◆ **Work instruction**
Below this line is the material. Write out only its lines from the one containing "site 4328, 2013-04-23 06:50:44.000." through the one containing "genus: Varanus", both kept, exactly.

(Beginning of Data excerpts)

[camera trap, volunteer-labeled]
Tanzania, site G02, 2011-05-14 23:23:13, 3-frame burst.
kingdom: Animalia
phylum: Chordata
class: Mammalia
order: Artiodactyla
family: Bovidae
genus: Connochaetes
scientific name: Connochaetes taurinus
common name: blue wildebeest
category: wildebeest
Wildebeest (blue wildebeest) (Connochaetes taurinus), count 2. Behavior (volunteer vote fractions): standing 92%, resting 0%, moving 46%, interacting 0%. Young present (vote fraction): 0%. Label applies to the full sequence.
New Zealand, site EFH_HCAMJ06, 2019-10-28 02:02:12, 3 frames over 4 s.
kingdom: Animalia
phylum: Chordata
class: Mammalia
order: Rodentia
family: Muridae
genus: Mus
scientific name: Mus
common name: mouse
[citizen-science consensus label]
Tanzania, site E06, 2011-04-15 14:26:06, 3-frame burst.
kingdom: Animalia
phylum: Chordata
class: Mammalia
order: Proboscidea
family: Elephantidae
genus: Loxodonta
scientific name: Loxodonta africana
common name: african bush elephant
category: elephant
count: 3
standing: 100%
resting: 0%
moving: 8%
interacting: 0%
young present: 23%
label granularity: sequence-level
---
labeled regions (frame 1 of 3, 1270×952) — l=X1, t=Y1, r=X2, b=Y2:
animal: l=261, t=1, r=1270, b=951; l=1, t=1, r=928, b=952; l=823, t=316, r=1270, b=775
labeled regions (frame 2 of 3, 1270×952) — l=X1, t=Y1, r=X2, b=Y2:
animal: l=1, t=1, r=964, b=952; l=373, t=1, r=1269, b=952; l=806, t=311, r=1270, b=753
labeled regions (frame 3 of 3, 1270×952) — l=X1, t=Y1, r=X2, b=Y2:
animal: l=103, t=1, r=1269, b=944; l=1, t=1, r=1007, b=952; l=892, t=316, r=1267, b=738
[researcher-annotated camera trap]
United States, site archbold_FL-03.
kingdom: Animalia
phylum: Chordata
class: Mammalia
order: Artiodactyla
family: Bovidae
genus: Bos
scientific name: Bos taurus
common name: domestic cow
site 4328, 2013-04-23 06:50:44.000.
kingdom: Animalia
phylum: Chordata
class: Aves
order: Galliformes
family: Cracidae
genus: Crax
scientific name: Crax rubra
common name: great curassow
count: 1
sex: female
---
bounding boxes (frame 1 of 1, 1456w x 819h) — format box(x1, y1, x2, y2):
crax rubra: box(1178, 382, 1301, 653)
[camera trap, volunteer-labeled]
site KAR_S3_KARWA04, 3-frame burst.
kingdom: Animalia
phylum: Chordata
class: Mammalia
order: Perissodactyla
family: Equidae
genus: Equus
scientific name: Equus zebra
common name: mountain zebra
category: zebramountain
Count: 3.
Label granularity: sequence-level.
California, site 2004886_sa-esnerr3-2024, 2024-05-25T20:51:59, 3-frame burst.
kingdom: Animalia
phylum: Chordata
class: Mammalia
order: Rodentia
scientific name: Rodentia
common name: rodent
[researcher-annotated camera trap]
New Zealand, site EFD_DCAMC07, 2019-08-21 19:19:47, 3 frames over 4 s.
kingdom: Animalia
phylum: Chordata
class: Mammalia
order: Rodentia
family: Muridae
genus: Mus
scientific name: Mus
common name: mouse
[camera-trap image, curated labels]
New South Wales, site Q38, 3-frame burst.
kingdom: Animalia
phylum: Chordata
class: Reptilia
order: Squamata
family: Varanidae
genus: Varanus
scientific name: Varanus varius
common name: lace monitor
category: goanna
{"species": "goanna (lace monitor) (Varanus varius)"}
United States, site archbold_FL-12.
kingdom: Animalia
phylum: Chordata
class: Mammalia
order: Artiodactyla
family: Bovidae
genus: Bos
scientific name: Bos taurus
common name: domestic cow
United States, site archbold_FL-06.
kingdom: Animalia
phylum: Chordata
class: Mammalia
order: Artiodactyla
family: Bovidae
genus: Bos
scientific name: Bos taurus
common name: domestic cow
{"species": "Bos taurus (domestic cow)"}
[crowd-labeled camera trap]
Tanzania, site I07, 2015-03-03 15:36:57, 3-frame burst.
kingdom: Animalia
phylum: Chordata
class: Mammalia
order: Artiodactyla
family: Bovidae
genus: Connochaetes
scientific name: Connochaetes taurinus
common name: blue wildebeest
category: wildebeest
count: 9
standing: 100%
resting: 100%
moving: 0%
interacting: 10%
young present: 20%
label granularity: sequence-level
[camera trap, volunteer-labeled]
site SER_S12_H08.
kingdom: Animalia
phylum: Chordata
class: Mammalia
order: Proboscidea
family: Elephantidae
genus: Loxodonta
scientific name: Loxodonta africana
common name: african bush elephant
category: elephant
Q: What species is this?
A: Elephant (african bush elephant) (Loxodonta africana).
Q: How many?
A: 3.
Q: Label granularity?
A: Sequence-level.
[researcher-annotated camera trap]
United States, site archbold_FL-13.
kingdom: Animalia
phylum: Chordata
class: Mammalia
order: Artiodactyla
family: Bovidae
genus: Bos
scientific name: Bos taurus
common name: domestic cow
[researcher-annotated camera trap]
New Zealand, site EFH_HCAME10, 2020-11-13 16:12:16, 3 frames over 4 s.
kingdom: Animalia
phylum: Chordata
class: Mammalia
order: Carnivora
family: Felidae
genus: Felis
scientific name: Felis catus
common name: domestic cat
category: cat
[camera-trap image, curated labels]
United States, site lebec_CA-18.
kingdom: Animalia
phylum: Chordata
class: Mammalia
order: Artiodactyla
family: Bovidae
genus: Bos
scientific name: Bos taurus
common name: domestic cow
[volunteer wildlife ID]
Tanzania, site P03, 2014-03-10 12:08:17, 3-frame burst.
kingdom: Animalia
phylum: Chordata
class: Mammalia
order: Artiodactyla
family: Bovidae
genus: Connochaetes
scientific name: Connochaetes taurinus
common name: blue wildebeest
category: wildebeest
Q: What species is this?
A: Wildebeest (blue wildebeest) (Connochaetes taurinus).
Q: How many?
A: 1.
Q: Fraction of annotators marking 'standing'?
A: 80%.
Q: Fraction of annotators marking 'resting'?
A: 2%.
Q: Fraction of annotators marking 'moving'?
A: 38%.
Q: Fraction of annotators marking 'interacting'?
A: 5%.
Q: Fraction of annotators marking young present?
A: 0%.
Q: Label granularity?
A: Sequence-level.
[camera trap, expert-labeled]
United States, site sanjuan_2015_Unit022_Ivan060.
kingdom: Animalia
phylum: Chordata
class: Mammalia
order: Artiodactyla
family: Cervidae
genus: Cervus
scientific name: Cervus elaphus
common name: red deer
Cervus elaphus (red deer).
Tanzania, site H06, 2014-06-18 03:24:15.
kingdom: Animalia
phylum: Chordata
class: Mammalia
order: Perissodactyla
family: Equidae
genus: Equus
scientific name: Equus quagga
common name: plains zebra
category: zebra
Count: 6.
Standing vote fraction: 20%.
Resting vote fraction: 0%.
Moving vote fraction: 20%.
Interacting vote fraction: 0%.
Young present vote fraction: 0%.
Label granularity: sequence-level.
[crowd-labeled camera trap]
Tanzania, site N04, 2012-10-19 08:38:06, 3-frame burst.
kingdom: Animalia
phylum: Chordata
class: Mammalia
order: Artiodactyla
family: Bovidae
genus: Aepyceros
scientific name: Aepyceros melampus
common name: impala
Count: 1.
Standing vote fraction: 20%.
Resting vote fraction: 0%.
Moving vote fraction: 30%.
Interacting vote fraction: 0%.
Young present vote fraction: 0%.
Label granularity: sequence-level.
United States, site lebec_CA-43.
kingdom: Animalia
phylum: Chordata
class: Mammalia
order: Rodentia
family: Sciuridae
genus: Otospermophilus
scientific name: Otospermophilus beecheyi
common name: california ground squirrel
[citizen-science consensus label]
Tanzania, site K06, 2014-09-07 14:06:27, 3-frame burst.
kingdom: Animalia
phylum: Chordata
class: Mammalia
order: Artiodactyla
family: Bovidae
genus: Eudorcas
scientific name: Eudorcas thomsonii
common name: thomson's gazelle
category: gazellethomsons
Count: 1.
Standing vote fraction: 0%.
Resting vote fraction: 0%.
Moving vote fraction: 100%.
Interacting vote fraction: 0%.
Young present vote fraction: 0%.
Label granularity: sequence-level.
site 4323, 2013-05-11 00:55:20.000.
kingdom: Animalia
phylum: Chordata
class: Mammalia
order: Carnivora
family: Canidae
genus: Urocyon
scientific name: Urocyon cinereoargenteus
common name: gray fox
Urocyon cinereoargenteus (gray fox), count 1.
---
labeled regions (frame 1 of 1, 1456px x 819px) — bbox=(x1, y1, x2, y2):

(End of Data excerpts)

◆ **Task solution**
site 4328, 2013-04-23 06:50:44.000.
kingdom: Animalia
phylum: Chordata
class: Aves
order: Galliformes
family: Cracidae
genus: Crax
scientific name: Crax rubra
common name: great curassow
count: 1
sex: female
---
bounding boxes (frame 1 of 1, 1456w x 819h) — format box(x1, y1, x2, y2):
crax rubra: box(1178, 382, 1301, 653)
[camera trap, volunteer-labeled]
site KAR_S3_KARWA04, 3-frame burst.
kingdom: Animalia
phylum: Chordata
class: Mammalia
order: Perissodactyla
family: Equidae
genus: Equus
scientific name: Equus zebra
common name: mountain zebra
category: zebramountain
Count: 3.
Label granularity: sequence-level.
California, site 2004886_sa-esnerr3-2024, 2024-05-25T20:51:59, 3-frame burst.
kingdom: Animalia
phylum: Chordata
class: Mammalia
order: Rodentia
scientific name: Rodentia
common name: rodent
[researcher-annotated camera trap]
New Zealand, site EFD_DCAMC07, 2019-08-21 19:19:47, 3 frames over 4 s.
kingdom: Animalia
phylum: Chordata
class: Mammalia
order: Rodentia
family: Muridae
genus: Mus
scientific name: Mus
common name: mouse
[camera-trap image, curated labels]
New South Wales, site Q38, 3-frame burst.
kingdom: Animalia
phylum: Chordata
class: Reptilia
order: Squamata
family: Varanidae
genus: Varanus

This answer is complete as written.